- _Excerto do texto_:
12.02.2008

Prazo de duração máxima da prisão preventiva está a chegar ao fim

Familiares de Ao Man Long quase em liberdade

Poderá ser apenas por uns dias, mas o irmão e a cunhada de Ao Man Long deverão sair em liberdade na próxima semana. É que o Tribunal de Segunda Instância admitiu parcialmente os recursos do Ministério Público e de quatro arguidos. Os apelos sobem para a Última Instância e, mesmo que o tribunal decida sobre o caso nos próximos dias, a sentença não terá transitado em julgado a 6 de Dezembro.

Isabel Castro

Faz dois anos no próximo dia 6 que o ex-secretário para os Transportes e Obras Públicas foi detido. Condenado, entretanto, a uma pena 27 anos de prisão, Ao Man Long não foi o único a ser preso nesse dia de má memória para a história da RAEM: o irmão e a cunhada, o casal Ao Man Fu e Ao Chan Wai Choi, viram-se também privados da liberdade.
Condenados a pesadas penas de prisão pelo Tribunal Judicial de Base (TJB) – 18 anos para Ao Man Fu e 13 para Ao Chan Wai Choi –, os dois familiares do primeiro processo conexo ao do ex-governante viram as penas serem substancialmente reduzidas, no passado dia 30 de Outubro, por decisão do Tribunal de Segunda Instância (TSI).
Não contente com o entendimento deste tribunal, o Ministério Público (MP) recorreu do acórdão – um apelo dirigido ao Tribunal de Última Instância (TUI) que, segundo alguns juristas, não seria processualmente admissível. Acontece que foi. Ao que o Ponto Final apurou, o juiz relator do processo levantou reservas, mas acabou por admitir partes do recurso.
O mesmo magistrado pronunciou-se ainda sobre outros apelos, desta feita por quatro arguidos, sendo que foram igualmente encaminhados para o TUI.
O tribunal presidido por Sam Hou Fai tem agora que distribuir o processo a um juiz que será o relator. Este magistrado judicial (que deverá ser Chu Kin ou Viriato Lima) terá depois que se pronunciar sobre a sua admissibilidade. Mesmo que o faça ainda hoje, já não vai a tempo de evitar que, no próximo dia 6, Ao Man Fu e Ao Chan Wai Choi saiam em liberdade do Estabelecimento Prisional de Macau (EPM).
É que ficam cumpridos dois anos da aplicação da prisão preventiva. De acordo com o Código de Processo Penal (CPP), este é precisamente o prazo máximo para a medida de coacção a que estão sujeitos os familiares do ex-governante. Se o TUI não admitir o recurso do MP, é válida a decisão da Segunda Instância, que condenou Ao Man Fu a cinco anos de prisão e Ao Chan Wai Choi a quatro anos e seis meses. Como são necessários dez dias para que o acórdão transite em julgado, no dia 6 o casal continua a ser inocente aos olhos da lei da RAEM, que só considera um cidadão culpado depois de ter passado este prazo processual.

- _Registos extraídos_:
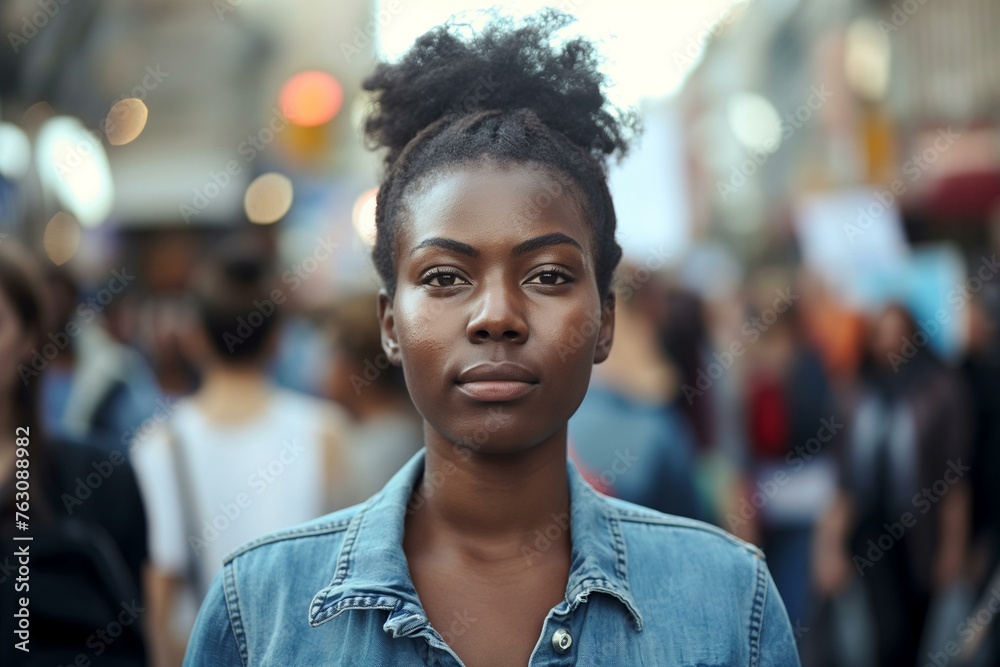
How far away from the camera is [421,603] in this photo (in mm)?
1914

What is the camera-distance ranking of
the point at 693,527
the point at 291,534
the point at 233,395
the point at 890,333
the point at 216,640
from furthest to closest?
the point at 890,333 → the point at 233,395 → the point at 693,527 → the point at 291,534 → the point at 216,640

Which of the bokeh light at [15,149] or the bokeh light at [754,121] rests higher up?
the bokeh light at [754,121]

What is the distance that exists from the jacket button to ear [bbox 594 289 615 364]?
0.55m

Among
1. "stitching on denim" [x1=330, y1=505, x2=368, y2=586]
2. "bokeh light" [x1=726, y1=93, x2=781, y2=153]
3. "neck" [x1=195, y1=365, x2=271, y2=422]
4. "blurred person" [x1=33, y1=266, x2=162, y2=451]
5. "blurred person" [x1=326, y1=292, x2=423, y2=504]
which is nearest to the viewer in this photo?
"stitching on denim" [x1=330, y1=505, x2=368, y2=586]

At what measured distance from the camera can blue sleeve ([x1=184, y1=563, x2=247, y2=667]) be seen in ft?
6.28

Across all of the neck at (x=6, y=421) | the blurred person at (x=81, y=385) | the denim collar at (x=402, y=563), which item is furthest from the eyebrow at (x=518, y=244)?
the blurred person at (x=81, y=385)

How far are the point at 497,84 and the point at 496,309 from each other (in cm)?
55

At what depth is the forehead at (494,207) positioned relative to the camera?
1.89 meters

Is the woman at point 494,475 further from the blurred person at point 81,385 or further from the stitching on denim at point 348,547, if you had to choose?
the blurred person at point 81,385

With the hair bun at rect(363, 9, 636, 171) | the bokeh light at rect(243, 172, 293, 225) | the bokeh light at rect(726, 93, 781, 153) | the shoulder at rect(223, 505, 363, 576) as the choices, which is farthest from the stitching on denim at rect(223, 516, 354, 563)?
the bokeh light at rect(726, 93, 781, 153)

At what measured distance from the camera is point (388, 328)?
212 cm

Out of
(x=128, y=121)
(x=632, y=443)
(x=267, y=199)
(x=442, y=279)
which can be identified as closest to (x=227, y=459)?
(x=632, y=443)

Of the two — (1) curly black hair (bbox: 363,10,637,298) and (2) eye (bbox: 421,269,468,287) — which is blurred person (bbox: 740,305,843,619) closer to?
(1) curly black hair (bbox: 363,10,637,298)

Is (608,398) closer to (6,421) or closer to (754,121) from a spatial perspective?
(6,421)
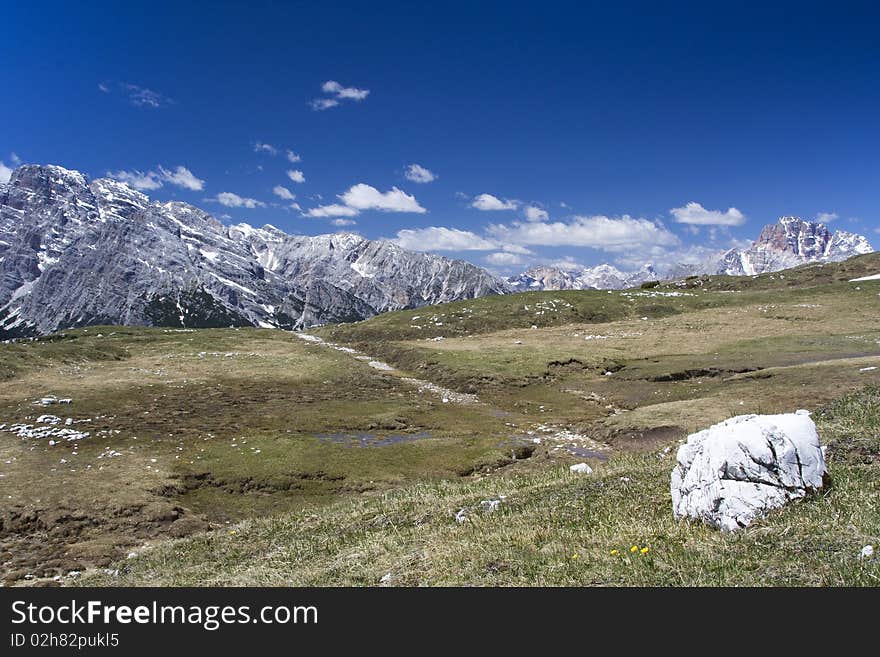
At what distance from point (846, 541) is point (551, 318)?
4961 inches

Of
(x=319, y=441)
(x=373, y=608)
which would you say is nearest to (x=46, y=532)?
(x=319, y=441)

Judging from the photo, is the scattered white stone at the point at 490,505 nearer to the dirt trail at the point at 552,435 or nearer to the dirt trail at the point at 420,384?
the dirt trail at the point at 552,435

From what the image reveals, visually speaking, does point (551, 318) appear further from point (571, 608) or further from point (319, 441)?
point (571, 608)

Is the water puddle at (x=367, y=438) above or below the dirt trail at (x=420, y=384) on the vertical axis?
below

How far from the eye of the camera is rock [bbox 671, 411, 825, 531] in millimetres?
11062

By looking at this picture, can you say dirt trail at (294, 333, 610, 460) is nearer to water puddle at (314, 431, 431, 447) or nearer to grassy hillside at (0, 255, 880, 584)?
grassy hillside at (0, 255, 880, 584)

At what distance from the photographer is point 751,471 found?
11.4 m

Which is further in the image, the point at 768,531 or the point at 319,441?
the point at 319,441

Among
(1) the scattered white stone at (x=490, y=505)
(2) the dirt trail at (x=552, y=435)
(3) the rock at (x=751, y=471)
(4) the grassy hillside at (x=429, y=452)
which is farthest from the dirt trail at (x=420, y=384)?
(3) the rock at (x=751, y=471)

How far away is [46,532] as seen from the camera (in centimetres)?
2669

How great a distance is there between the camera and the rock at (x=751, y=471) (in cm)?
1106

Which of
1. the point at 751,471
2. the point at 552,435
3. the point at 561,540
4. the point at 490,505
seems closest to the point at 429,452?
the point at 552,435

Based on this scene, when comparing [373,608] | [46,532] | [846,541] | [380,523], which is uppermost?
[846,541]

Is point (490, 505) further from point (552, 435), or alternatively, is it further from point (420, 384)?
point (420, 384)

- _Tarefas a realizar_:
1. Transcreva fielmente o trecho do excerto do texto desde "Condenados a pesadas" até "partes do recurso.".
2. Segundo o excerto do texto, a que pena de prisão o Tribunal de Segunda Instância condenou Ao Man Fu?

- _Respostas dadas_:
1.
Condenados a pesadas penas de prisão pelo Tribunal Judicial de Base (TJB) – 18 anos para Ao Man Fu e 13 para Ao Chan Wai Choi –, os dois familiares do primeiro processo conexo ao do ex-governante viram as penas serem substancialmente reduzidas, no passado dia 30 de Outubro, por decisão do Tribunal de Segunda Instância (TSI).
Não contente com o entendimento deste tribunal, o Ministério Público (MP) recorreu do acórdão – um apelo dirigido ao Tribunal de Última Instância (TUI) que, segundo alguns juristas, não seria processualmente admissível. Acontece que foi. Ao que o Ponto Final apurou, o juiz relator do processo levantou reservas, mas acabou por admitir partes do recurso.

2. Cinco anos de prisão.